| What is needed |
Put the lines from the one containing "Does the image" through the end of the records into a Markdown table with the columns Row and Line. Number each row and leave out blank lines.

| Dataset records |
******
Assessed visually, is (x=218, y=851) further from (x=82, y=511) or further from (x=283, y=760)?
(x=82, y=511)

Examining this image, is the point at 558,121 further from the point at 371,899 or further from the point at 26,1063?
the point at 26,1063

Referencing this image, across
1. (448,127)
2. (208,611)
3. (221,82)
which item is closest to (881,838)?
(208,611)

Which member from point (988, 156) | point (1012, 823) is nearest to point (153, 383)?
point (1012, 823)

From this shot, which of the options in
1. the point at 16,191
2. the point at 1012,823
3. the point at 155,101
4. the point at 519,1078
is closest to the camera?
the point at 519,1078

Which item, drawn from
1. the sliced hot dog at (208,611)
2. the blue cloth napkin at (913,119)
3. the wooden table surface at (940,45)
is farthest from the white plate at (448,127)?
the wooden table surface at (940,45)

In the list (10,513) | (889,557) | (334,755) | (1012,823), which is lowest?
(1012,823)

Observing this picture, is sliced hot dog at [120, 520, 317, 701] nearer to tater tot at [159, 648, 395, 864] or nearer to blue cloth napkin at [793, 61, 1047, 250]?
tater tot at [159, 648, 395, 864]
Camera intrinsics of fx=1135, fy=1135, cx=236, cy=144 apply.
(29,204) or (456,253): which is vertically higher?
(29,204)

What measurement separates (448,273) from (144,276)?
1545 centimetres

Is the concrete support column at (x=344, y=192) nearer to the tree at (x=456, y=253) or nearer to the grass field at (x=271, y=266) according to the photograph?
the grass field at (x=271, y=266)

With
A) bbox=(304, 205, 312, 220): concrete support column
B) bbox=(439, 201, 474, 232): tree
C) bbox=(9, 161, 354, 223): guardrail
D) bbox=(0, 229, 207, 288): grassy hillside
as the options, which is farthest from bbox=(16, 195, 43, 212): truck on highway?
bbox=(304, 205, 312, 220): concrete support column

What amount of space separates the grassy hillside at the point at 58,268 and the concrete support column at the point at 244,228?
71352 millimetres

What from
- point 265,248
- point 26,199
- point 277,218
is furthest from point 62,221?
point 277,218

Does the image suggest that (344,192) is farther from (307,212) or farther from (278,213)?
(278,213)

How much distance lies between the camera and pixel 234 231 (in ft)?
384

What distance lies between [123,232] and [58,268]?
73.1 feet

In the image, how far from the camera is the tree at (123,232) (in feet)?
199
******
| Exercise output |
| Row | Line |
|---|---|
| 1 | Does the image suggest that (344,192) is farther from (307,212) or farther from (278,213)? |
| 2 | (278,213) |
| 3 | How much distance lies between the camera and pixel 234 231 (in ft)? |
| 4 | 384 |
| 5 | What distance lies between [123,232] and [58,268]? |
| 6 | 73.1 feet |
| 7 | In the image, how far from the camera is the tree at (123,232) (in feet)? |
| 8 | 199 |